Answer these from the forum thread on nitrates:
(a) What percentage of water does Atlantis change each day?
(b) What did Red Belly Fascination find trapped in the bio media?
(c) How many things does Nzac say to check when normal water changes don't lower nitrates?

> [TEXT BLOCK]:
[Start of section]

# Can't Lower Nitrates As Much As I'd Like...



## Atlantis (Nov 17, 2011)

I have 4 baby red bellies (between 1 and 1.5 inches long) in a 77 gallon tank, running 2 canister filters (fluval 405 and fx5). I keep doing 25-30% water changes on a daily basis yet the nitrates are steady at about 20 ppm. I'm afraid that if I change more water the parameters will vary too much and it will harm the fish. What do you guys suggest?


----------



## Red Belly Fascination (Nov 1, 2011)

I'll start of by saying 20 ppm isn't horrible, but I feel what you're saying when you want to get them lower as I'm the same way. I had my nitrates stuck at 20-40 ppm all the time and couldn't figure out why. I finally located my issue, which was a bunch of brine shrimp that got sucked through my overflow and trapped in my bio media so it just sat there producing ammo, which then turned into nitrates over and over again. I rinsed my bio media in tank water and my issue was solved. I'm not saying this is the case for you, but something to look into if you haven't.


----------



## Nzac (Oct 13, 2010)

I have found that if you cannot lower the nitrates with normal waterchanges, in a tank that's not overstocked, there a 2 things to check for...

[End of section]

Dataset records
[Start of section]

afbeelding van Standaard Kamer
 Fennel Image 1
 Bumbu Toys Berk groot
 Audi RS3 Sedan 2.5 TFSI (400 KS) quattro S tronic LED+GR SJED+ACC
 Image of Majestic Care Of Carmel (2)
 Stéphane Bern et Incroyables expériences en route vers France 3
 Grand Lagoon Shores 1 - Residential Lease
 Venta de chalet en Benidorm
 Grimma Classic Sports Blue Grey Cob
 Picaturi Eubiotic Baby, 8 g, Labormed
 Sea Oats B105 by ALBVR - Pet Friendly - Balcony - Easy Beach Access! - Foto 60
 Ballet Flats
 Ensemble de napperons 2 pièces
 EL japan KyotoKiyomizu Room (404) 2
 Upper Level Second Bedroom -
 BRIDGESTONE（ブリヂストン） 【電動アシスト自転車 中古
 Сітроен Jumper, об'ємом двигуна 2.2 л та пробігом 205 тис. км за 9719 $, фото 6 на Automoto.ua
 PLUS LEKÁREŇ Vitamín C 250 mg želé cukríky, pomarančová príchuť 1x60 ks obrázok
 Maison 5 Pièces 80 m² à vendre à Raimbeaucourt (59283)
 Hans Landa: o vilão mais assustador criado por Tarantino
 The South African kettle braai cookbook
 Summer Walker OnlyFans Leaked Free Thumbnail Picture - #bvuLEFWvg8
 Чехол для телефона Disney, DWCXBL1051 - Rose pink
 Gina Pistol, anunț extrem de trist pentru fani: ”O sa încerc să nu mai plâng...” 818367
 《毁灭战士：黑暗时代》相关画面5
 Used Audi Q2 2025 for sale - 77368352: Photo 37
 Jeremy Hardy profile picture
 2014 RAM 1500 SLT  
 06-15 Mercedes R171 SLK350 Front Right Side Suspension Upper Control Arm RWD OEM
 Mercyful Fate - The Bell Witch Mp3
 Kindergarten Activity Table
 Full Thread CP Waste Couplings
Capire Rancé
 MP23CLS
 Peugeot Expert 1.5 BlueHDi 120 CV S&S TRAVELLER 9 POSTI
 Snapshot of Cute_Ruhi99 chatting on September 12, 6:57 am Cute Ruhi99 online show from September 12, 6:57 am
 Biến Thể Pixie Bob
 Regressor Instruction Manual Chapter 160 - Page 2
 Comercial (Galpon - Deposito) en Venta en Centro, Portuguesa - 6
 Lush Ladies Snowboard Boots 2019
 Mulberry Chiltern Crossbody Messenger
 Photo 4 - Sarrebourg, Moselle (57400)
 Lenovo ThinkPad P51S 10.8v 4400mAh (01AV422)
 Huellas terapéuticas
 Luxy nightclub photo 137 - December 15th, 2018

[End of section]

> [ANSWER TO THE PROBLEM]:
(a) 25-30%
(b) A bunch of brine shrimp that had been sucked through the overflow
(c) 2